Before our words were written, they were sung. This served not only to make the telling more beautiful, but also more memorable. Words are much more easily committed to memory with the inclusion of music. Sometimes when I’m in a rut writing wise, I take out my guitar (or ukulele, or keyboard) and work out melodies, then harmonies, listening for the story within the music. Sure, that sounds terribly new-age, but it’s a part of world building for me–it helps me understand what I’m doing more clearly.

Most of my world building happens while listening to music, it’s true. There are certain songs that I associate so intimately with characters (Cora, Runaway Horses, Philip Glass; the Aldersgate itself, Samuel Barber‘s Adagio for Strings Op. 11; Sir Gawen, most of Sir Edward Elgar). I’ve had some of the greatest epiphanies simply driving in my car, listening to whatever Fine Tuning or WCPE will give me.

Stories are a force to be reckoned with. The right (or wrong) story can inspire a nation to greatness, or plunge them into a war. And most of our most beloved songs are just that: inspiring stories. From national anthems to battle cries to stadium rock outs–we seem to understand stories on another level when music is involved.
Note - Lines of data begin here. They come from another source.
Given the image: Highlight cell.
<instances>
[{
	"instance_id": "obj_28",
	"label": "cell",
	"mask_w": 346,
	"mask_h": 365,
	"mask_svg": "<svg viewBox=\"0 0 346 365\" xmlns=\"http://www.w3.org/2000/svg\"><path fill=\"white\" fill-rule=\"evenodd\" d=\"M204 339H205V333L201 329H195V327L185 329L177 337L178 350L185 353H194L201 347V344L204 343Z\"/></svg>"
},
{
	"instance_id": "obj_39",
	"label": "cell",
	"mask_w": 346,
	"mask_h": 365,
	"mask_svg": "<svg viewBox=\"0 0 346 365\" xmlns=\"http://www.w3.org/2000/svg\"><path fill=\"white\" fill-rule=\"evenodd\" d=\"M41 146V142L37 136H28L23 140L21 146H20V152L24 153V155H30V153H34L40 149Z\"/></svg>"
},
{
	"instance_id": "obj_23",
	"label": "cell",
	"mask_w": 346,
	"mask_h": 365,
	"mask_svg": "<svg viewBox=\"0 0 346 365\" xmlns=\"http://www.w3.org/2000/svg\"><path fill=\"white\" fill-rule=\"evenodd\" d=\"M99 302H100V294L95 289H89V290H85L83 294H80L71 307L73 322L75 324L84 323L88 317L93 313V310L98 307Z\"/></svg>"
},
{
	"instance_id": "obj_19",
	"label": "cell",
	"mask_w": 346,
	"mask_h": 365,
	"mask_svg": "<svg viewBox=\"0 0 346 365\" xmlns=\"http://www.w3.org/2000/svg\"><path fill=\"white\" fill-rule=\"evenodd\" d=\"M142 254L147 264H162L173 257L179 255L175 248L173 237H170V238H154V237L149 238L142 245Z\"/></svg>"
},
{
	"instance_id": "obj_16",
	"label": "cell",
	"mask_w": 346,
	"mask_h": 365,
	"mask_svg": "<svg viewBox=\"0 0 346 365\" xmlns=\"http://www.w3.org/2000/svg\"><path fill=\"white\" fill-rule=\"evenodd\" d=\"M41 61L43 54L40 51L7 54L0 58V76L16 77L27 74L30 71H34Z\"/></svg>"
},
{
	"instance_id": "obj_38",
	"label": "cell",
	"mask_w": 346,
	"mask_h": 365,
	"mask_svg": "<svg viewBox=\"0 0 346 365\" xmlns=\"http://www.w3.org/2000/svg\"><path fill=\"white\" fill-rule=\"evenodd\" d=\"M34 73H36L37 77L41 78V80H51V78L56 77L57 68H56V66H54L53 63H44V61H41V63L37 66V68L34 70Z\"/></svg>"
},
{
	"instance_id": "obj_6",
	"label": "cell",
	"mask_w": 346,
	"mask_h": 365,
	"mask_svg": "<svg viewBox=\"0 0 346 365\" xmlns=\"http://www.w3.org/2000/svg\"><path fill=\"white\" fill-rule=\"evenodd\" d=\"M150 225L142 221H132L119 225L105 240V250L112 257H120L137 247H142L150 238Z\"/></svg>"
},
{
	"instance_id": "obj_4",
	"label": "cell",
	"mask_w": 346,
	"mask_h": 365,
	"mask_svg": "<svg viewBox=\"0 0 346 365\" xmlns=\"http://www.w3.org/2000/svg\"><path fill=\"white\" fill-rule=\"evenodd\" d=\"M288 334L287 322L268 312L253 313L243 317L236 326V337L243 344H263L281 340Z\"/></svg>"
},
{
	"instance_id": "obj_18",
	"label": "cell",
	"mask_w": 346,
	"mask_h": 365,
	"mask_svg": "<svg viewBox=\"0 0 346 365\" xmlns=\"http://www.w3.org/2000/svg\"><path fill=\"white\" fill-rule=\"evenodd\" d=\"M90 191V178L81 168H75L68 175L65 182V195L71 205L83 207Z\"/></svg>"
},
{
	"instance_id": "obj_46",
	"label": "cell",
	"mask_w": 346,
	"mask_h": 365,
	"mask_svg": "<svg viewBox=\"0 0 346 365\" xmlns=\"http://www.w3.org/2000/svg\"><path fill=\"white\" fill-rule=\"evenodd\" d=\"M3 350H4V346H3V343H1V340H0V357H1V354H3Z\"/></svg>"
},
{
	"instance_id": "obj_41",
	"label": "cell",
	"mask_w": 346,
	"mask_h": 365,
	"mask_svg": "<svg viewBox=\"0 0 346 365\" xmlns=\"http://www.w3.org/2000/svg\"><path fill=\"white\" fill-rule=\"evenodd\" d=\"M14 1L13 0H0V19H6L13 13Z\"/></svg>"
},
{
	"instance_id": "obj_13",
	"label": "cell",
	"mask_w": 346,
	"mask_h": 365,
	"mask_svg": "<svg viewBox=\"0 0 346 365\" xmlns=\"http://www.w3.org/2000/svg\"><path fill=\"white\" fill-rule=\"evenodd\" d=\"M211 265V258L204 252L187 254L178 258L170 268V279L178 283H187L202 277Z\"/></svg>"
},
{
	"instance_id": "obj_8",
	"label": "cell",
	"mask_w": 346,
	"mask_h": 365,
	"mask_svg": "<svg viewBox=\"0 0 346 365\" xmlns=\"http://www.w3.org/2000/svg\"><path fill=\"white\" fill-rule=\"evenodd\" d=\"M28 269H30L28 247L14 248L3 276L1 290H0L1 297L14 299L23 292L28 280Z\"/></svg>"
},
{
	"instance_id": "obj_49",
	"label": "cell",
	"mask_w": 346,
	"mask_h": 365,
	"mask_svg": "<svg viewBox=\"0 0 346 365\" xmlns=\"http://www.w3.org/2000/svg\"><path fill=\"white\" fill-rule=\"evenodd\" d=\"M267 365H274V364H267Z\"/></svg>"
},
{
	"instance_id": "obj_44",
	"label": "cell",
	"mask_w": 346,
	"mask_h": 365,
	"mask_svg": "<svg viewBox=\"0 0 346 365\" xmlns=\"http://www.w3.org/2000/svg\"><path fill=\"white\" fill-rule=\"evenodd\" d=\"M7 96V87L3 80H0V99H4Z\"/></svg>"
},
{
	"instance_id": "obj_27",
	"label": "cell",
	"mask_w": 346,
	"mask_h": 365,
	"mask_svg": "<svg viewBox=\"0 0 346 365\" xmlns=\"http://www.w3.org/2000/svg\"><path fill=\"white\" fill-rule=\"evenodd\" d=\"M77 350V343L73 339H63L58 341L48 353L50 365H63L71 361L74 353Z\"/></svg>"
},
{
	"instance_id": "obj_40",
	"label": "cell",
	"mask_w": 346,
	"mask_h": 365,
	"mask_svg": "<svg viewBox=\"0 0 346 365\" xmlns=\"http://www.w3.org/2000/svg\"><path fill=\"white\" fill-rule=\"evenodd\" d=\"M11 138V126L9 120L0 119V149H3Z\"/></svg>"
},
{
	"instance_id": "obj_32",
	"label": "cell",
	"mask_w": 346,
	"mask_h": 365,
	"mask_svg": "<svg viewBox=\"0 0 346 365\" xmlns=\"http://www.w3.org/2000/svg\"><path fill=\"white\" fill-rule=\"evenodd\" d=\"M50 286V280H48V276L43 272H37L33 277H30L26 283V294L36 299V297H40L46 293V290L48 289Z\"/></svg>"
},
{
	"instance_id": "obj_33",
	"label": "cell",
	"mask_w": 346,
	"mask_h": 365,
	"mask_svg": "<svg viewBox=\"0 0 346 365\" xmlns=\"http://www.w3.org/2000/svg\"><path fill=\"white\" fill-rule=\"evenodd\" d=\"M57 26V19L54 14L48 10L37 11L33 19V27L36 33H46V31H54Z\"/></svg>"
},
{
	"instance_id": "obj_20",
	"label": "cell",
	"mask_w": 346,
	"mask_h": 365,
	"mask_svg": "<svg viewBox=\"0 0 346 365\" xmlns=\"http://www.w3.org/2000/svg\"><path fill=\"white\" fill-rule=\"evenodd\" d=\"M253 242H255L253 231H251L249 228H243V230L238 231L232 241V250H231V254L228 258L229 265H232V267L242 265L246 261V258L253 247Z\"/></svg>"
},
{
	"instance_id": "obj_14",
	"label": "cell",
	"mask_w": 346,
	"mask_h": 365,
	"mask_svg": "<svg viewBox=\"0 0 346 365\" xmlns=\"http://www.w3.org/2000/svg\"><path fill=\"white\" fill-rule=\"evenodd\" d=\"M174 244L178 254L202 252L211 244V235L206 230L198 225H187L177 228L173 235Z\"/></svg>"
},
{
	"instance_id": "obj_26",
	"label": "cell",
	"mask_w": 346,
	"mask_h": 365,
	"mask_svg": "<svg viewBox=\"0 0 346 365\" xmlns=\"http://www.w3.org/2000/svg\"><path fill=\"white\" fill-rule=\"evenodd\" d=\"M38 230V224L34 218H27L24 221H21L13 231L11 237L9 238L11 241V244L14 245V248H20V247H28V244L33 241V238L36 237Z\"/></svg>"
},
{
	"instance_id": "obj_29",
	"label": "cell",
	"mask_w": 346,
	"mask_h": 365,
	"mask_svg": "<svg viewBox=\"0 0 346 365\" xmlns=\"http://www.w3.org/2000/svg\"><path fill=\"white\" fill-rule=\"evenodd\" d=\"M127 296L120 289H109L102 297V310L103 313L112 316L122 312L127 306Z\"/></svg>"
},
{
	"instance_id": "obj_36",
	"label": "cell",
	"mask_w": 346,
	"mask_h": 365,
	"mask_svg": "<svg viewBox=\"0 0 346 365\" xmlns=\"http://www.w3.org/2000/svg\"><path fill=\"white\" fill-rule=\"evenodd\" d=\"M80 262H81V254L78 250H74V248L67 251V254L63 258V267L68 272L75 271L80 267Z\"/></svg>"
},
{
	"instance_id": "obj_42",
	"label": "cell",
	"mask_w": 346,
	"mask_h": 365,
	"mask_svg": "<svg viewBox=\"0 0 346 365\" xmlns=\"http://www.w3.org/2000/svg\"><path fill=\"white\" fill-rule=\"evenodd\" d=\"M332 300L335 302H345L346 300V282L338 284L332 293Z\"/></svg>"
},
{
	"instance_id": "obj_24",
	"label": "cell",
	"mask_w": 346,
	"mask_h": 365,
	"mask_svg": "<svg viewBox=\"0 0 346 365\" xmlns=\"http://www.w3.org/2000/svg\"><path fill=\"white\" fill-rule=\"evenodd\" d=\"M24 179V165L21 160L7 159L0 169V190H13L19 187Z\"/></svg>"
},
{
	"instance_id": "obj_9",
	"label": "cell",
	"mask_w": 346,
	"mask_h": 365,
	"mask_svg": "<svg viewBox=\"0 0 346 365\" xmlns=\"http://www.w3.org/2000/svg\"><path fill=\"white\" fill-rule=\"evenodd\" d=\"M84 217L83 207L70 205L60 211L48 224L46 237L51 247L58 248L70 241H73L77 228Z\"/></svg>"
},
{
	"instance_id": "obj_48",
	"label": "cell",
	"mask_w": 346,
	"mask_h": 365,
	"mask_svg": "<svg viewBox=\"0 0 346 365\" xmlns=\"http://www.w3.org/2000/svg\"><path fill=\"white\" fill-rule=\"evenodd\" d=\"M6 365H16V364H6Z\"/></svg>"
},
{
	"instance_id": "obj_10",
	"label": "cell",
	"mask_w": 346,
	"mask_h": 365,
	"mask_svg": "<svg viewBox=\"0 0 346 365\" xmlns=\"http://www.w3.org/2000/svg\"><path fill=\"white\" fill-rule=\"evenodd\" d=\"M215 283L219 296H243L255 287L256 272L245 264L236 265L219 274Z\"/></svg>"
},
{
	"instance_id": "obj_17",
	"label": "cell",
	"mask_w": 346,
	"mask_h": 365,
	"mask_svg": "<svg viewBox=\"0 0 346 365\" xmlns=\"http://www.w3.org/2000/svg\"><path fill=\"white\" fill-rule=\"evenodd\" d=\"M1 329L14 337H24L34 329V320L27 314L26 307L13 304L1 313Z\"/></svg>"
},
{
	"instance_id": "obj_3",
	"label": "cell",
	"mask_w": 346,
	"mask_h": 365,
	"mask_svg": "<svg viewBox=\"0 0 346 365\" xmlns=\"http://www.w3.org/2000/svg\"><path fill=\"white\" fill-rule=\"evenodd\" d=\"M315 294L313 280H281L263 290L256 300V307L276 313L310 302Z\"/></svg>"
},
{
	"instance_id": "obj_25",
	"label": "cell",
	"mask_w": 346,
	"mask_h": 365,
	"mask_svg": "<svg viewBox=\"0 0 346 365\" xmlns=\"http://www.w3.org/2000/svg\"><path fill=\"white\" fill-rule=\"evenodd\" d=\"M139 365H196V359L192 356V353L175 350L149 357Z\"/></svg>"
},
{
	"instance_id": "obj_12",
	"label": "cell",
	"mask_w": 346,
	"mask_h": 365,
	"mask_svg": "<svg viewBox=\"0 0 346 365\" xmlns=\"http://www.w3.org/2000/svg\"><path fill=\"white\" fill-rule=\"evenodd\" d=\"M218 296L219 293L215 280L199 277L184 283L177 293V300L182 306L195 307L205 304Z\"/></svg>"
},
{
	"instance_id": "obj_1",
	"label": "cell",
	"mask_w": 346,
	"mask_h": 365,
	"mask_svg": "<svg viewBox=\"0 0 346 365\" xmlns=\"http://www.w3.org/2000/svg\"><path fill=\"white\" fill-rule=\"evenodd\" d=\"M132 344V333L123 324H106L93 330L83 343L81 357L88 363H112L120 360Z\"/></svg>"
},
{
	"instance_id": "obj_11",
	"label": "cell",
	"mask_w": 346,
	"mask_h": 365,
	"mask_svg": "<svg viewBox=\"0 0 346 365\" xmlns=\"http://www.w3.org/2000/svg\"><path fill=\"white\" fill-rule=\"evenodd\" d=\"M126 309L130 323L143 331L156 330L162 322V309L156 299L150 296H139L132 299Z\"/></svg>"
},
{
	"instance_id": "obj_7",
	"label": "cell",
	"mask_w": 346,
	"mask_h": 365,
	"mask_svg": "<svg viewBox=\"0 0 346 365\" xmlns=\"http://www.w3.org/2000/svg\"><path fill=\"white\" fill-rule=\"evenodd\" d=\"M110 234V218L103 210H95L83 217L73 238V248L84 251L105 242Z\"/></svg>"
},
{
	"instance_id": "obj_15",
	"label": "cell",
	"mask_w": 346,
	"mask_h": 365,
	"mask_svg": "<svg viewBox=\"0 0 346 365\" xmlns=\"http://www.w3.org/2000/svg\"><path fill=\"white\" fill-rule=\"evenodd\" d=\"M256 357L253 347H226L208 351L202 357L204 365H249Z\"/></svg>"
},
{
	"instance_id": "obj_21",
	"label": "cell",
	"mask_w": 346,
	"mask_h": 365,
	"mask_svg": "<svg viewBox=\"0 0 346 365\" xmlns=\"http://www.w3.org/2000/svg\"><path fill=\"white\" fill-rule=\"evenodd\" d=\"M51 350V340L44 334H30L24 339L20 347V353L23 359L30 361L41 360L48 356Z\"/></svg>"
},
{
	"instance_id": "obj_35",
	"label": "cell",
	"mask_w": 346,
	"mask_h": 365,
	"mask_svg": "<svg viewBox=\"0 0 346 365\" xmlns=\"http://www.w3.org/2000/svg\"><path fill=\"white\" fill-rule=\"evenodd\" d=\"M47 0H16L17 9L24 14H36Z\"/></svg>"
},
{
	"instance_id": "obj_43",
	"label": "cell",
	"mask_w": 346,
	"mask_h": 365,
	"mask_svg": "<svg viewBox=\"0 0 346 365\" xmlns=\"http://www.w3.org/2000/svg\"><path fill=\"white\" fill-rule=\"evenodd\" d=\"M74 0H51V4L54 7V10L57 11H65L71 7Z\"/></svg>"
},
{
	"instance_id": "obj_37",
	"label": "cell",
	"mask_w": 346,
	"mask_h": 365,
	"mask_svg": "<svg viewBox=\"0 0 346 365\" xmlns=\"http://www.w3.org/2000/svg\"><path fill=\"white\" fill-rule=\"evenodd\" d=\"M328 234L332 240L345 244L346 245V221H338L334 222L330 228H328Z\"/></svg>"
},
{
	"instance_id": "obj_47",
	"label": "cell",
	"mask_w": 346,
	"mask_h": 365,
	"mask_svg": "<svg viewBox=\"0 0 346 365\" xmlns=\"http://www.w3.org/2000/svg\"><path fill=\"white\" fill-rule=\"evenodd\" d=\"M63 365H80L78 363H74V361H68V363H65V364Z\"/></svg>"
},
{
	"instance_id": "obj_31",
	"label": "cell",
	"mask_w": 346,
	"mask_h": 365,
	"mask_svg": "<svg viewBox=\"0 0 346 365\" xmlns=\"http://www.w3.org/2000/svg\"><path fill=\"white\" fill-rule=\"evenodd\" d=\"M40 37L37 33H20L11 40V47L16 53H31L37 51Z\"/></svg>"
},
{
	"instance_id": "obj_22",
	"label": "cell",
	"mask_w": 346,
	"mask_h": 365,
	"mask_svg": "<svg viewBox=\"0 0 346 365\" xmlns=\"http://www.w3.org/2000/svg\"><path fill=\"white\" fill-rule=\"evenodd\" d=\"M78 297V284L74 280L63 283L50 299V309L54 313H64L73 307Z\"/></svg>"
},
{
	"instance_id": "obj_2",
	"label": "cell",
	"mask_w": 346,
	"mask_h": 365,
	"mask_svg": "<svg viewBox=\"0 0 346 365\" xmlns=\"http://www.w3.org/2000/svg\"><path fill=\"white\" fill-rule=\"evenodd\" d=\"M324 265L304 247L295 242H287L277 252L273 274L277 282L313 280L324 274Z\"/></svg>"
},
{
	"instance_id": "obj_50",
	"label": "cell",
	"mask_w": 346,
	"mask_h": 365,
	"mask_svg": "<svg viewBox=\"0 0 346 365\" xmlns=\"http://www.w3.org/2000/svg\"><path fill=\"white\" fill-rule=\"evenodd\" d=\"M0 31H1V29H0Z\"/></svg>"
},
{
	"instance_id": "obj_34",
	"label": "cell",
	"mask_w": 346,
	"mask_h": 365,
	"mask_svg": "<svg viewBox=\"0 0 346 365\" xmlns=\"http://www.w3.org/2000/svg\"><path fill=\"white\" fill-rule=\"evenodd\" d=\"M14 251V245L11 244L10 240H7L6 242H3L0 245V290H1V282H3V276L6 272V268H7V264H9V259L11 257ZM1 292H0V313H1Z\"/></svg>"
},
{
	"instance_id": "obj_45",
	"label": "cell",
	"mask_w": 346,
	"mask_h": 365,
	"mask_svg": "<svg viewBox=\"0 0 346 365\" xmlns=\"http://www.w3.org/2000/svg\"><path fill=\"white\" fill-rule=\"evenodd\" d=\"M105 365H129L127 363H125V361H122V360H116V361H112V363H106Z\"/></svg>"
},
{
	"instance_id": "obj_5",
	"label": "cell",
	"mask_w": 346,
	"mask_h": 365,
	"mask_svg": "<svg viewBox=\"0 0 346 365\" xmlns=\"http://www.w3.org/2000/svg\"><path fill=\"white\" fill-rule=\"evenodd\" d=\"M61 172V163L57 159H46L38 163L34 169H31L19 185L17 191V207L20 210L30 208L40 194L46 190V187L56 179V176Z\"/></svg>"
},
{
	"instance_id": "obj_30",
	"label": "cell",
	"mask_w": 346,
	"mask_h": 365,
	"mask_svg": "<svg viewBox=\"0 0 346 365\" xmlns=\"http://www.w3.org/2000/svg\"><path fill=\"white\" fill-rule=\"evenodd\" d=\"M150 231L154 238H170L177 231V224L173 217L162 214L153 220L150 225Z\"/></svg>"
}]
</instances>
To come to my point though, music ought to be considered during your world building sessions. Even on our planet, small as it is, what is considered to be beautiful music is as varied and individual as can be. While many of us from a Western tradition puzzle at the music of the East, they puzzle back at us. So consider what your characters might like to listen to, and what sort of musical traditions have grown up in your culture. Note, too, that music has a habit for driving people to all kinds of unsavory behaviors–even Mozart was considered scandalous in his day!

My inspiration for Emry Roy, my resident bard, was a hybrid between a court bard from the Irish tradition and the folk singers of the late 19th and early 20th centuries in America. For a great resource, I turned to the Popular Songs in American History site which (blaring midi excluded) is a delightful window into popular music in a variety of time periods.  Some are simplistic, and seem trite to us know–but there are some incredible gems. How about this bit from the song “Eight Hours” by I.G. Blanchard (so delightfully steampunk):

From factories and workshops
In long and weary lines,
From all the sweltering forges,
And from out the sunless mines,
Wherever toil is wasting
The force of life to live
There the bent and battered armies
Come to claim what God doth give
And the blazon on the banner
Doth with hope the nation fill:

Eight hours for work, eight hours for rest
Eight hours for what we will;
Eight hours for work, eight hours for rest
Eight hours for what we will.

So find your musical inspiration, and flavor your world with it!